15.3.23

Preferir no hacerlo


 Entreveo en mi desidia hacia algunos asuntos a los que se supone debo aplicar interés un signo de la edad. Me retraigo adrede, doy de mí una brizna, incluso me las guardo todas, y hasta declaro con más o menos chanza que no albergo propósito de enmienda y esa desgana no es fortuita sino pensada, convertida en una especie de declaración de principios, aunque sea dirigida hacia mí mismo. Me tengo en la más alta estima y a veces me da por sentirme hospitalario por dentro, en lo deseado, en lo que hace que mi vida sea, si no más feliz, al menos placentera a ratos, cuantos más abundantes esos ratos, no hay discusión en eso, mejor. Tiene uno también la certeza de que no es un descarriado ni un vivalavirgen. Lo de la edad da un predicamento; en realidad, todas lo dan. De cualquier tramo de nuestra vida se tiene la idea de que es el mejor de cuantos hemos tenido. No tener nada que demostrar es evidencia de que tal vez nos sobre vanidad, amor propio, ese sentirse incesantemente en posesión de todas nuestras facultades. Qué error se comete, con qué gratuidad se hacen esas sentencias. La mayoría no sirven para nada. Ni siquiera a quien las idea le reporta mayor beneficio que alguna pequeña satisfacción eventual, un salirnos con la nuestra que no nos lleva a ningún sitio. Será verdad eso de que todo el mundo va a lo suyo menos yo, que voy a lo mío. No sé qué es mío, qué de los demás. Hoy ha sido el día de no saber, de no querer saber también. Hay que darle al cansancio una casa en la que se tumbe y prospere su desaliento. No ocurre nada si se fomenta ese hastío. Tampoco ocurrió nada cuando se nos vio enérgicos o particularmente activos. Se me hace sencillo incurrir en esas pequeñas licencias, encomendarme por un rato a la anarquía, a eso de Bartleby cuando se le requería algo y decía preferir no hacerlo. Pues eso. Yo me entiendo; cualquier, por unas u otras causas, también podría.

*Los datos*

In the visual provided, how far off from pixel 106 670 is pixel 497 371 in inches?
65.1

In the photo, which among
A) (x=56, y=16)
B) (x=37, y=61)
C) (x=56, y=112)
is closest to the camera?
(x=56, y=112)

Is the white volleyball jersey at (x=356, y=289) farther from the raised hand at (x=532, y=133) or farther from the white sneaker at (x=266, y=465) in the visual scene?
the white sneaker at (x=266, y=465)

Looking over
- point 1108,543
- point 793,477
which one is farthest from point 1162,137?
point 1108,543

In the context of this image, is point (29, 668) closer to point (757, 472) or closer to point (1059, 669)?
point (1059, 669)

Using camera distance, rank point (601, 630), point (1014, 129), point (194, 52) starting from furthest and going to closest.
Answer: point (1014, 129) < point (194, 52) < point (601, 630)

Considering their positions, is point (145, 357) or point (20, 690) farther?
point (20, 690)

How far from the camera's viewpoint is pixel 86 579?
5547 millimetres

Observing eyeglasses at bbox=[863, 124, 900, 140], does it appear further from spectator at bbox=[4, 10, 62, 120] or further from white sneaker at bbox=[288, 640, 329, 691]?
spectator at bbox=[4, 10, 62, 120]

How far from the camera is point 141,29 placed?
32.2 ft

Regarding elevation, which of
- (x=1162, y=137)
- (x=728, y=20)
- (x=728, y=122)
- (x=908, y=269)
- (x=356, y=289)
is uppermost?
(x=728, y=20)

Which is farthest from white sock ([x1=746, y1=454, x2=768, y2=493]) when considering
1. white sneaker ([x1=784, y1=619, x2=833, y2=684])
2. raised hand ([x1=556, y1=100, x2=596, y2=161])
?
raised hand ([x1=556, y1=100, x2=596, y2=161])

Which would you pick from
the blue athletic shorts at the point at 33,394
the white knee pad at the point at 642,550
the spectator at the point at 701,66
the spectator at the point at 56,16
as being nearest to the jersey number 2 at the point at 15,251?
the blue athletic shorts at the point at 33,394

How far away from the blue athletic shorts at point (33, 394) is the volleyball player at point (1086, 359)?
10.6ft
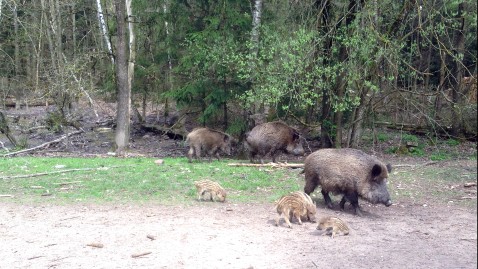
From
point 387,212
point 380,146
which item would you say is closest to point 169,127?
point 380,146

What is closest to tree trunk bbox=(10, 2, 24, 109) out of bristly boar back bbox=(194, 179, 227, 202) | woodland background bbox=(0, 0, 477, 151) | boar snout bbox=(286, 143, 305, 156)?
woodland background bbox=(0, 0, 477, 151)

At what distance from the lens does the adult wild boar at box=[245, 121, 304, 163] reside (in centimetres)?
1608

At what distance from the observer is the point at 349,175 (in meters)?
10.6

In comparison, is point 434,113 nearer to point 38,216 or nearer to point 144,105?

*Enunciado del ejercicio*
En el fragmento sobre la desgana, ¿qué personaje respondía que prefería no hacerlo cuando se le requería algo? Los registros son material independiente del fragmento.

*Espacio de respuesta*
Bartleby.